Mean pulmonary pressure increased in pigs with ARDS: Mean values were 26.23 ± 0.73 mmHg compared with 22.79 ± 0.28 mmHg in in the pneumonia-without-VILI group (p = 0.056). Mean arterial pressure in pigs with ARDS remained at 72.48 ± 1.23 mmHg. In the other group, it was 84.79 ± 5.21 mmHg (p = 0.003). Pigs from the pneumonia-with-VILI group presented a higher vasopressor dependency index (VDI); however, it was not significant (0.63 ± 0.16 vs 0.03 ± 0.02, p = 0.158). After an ARDS diagnosis, systemic vascular resistances were lower in the pneumonia-with-VILI group than in the pneumonia-without-VILI group (907.3 ± 44.76 dynes/s/cm⁻⁵ 1432.71 ± 124.41 dynes/s/cm⁻⁵; p = 0.02). Figure 3 shows other hemodynamic parameters. Laboratory findings and fluid balance are reported in Additional file 1: Table S3 and Fig. S2.

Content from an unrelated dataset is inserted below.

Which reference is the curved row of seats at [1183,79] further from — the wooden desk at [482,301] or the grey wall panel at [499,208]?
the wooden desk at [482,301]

Imaging, necropsy and histology

We performed X-ray images of two different projections at baseline and the end of the experiment. While normal lung appearance was found at baseline, bilateral opacities were observed at the end of the experiment in both groups. X-ray images were also performed at ARDS diagnosis in animals with VILI, revealing bilateral opacities too. At necropsy, macroscopic findings were more severe in those with VILI than in animals presenting pneumonia without VILI, as shown in Additional file 1: Fig. S3.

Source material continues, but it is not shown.